## Work order A
List every file path given in the summary of PROTEUS test infrastructure changes.
## Work order B
Continue the summary of PROTEUS test infrastructure changes from the point where it stops.

## Given passage
1. CI/CD Infrastructure

✅ Restructured GitHub Actions Workflows (.github/workflows/ci_tests.yml)
- Split matrix into separate test-linux and test-macos jobs for better control
- Implemented hash-based caching for SOCRATES binaries and AGNI Julia depot (~5 min savings)
- Added nightly full matrix testing (2 AM UTC) with macOS support
- Python 3.13 (Ubuntu always), macOS nightly only for extended testing
- Fixed NumPy 2.0 compatibility issues across PROTEUS, MORS, and aragog
✅ Reusable Quality Gate Workflow (.github/workflows/proteus_test_quality_gate.yml)
- Centralized testing workflow for entire PROTEUS ecosystem
- Configurable coverage thresholds (recommend 30-80% for new modules)
- Automatic Codecov integration and HTML artifact generation
- Can be called from any submodule (CALLIOPE, JANUS, MORS, VULCAN, ZEPHYRUS, etc.)

2. Test Infrastructure Documentation

✅ Comprehensive Testing Guide (docs/test_infrastructure.md)
- Complete architecture overview and configuration guidance
- Ecosystem rollout plan with phased deployment
- Developer workflow with common commands
- Troubleshooting section for pytest, coverage, and CI issues
- Best Practices including GitHub Copilot integration guidelines

3. GitHub Copilot Integration

✅ Copilot Instructions (.github/workflows/copilot-instructions.md)

## Study material

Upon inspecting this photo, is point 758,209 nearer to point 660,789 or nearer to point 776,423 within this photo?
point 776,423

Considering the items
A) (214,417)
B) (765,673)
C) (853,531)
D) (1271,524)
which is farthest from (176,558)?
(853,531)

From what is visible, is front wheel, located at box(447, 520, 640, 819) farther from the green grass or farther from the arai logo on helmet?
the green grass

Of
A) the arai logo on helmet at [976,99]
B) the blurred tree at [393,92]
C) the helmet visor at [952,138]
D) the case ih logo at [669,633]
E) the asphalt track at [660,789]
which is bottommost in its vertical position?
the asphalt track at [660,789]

* * *

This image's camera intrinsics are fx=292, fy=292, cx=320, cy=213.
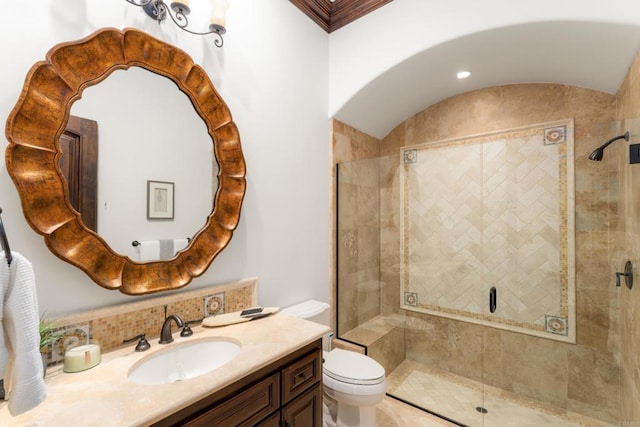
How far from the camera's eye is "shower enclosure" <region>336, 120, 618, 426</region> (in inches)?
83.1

* * *

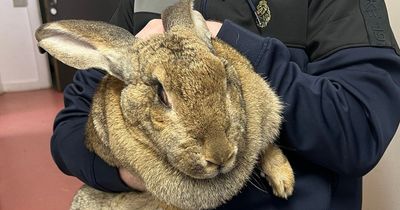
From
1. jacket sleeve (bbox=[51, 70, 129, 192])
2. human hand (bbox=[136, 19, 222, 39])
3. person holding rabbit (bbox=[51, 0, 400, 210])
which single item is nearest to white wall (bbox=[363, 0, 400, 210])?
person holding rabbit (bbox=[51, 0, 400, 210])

## Result A
.github/workflows/ci_tests.yml
.github/workflows/proteus_test_quality_gate.yml
docs/test_infrastructure.md
.github/workflows/copilot-instructions.md

## Result B
- Ecosystem-wide coding guidelines for AI-assisted development
- Complete module structure with GitHub repository links
- Test infrastructure standards (structure, speed, coverage, markers)
- Automatic coverage ratcheting guidance
- Code quality standards (ruff, type hints, docstrings)
- Installation and dependency management references

4. Automated Coverage Ratcheting

✅ Threshold Auto-Update Mechanism (tools/update_coverage_threshold.py)
- Automatically increases fail_under threshold when coverage improves
- Never decreases - implements "coverage ratcheting" pattern
- Runs on main branch CI to lock in progress
- See CALLIOPE for reference implementation (18% → auto-updating)
✅ Documentation Updates
- Updated all coverage goals to 80%+ ecosystem-wide standard
- Promotes automatic ratcheting over manual threshold updates
- Risk-based prioritization: High-risk 95%+, Medium-risk 80%+, Low-risk 60%+

5. Testing Tools

✅ tools/validate_test_structure.sh - Verify tests mirror source structure
✅ tools/restructure_tests.sh - Automatically reorganize tests
✅ tools/coverage_analysis.sh - Module-level coverage reporting

Current Status

PROTEUS:

Coverage: 69.23% (target: 80%+)
CI: ✅ Passing on tl/test_ecosystem_v1 (Run #20668634326)
Features: Hash-based caching, dynamic badges, comprehensive reporting

Related Work:

CALLIOPE: Draft PR on tl/test_ecosystem_calliope branch (to be submitted)
- Implementing automatic coverage ratcheting (18% baseline)
- Adding reusable quality gate workflow
- Setting up test infrastructure mirroring

What's Next (Post-Merge)

Rework CI runs for faster deployment. I am as of yet unhappy about how long the tests take. I will work on creating a modular setup with fast and rapid checks on PR and nightly science builds using automatically regenerated docker images. This will take a bit, so this here presents a snapshot to get there.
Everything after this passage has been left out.